## Stated goal:
Repeat each line exactly, leaving nothing out.

#### Records provided ####

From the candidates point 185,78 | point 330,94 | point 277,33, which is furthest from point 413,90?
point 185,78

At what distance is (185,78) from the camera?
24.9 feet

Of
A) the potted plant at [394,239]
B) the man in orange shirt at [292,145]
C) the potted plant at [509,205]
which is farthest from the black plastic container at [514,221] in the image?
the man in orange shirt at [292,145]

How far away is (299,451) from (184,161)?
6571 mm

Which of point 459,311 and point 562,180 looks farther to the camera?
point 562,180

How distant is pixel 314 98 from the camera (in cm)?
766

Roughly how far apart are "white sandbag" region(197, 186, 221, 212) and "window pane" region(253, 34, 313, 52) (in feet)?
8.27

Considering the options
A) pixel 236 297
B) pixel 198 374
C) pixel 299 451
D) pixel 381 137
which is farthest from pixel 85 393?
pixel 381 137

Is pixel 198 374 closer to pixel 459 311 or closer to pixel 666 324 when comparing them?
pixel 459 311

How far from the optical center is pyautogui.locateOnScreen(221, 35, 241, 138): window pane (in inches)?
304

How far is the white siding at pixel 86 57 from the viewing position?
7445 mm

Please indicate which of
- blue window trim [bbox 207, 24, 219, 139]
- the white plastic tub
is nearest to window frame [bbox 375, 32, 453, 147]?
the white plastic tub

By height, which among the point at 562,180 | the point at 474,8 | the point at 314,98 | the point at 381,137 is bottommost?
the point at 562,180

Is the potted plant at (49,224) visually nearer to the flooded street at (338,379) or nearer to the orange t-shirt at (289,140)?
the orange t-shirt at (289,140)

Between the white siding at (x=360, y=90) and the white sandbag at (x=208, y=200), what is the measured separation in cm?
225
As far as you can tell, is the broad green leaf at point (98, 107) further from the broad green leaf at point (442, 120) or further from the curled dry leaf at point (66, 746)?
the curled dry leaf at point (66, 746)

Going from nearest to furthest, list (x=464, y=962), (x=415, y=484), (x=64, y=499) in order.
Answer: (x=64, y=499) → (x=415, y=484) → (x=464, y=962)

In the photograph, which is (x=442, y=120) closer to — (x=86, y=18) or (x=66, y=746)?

####

## Correct output:
From the candidates point 185,78 | point 330,94 | point 277,33, which is furthest from point 413,90?
point 185,78

At what distance is (185,78) from the camera?
24.9 feet

Of
A) the potted plant at [394,239]
B) the man in orange shirt at [292,145]
C) the potted plant at [509,205]
which is farthest from the black plastic container at [514,221] in the image?
the man in orange shirt at [292,145]

How far away is (299,451) from (184,161)?
6571 mm

Which of point 459,311 and point 562,180 looks farther to the camera?
point 562,180

How distant is pixel 314 98 from the camera (in cm)?
766

Roughly how far apart are "white sandbag" region(197, 186, 221, 212) and "window pane" region(253, 34, 313, 52) (in feet)?
8.27

Considering the options
A) pixel 236 297
B) pixel 198 374
C) pixel 299 451
D) pixel 381 137
which is farthest from pixel 85 393?
pixel 381 137

Is pixel 198 374 closer to pixel 459 311 or closer to pixel 666 324 when comparing them?
pixel 459 311

How far from the optical center is pyautogui.locateOnScreen(221, 35, 241, 138): window pane (in inches)?
304

How far is the white siding at pixel 86 57 from the viewing position?
7445 mm

Please indicate which of
- blue window trim [bbox 207, 24, 219, 139]
- the white plastic tub
is nearest to window frame [bbox 375, 32, 453, 147]?
the white plastic tub

By height, which among the point at 562,180 | the point at 474,8 | the point at 314,98 | the point at 381,137 is bottommost?
the point at 562,180

Is the potted plant at (49,224) visually nearer to the flooded street at (338,379) or nearer to the orange t-shirt at (289,140)?
the orange t-shirt at (289,140)

Between the white siding at (x=360, y=90) and the white sandbag at (x=208, y=200), what is the measured separation in cm?
225
As far as you can tell, is the broad green leaf at point (98, 107) further from the broad green leaf at point (442, 120) or further from the curled dry leaf at point (66, 746)?
the curled dry leaf at point (66, 746)

Going from nearest to furthest, list (x=464, y=962), (x=415, y=484), (x=64, y=499) in order.
Answer: (x=64, y=499) → (x=415, y=484) → (x=464, y=962)

In the photograph, which is (x=442, y=120) closer to — (x=86, y=18) or (x=66, y=746)?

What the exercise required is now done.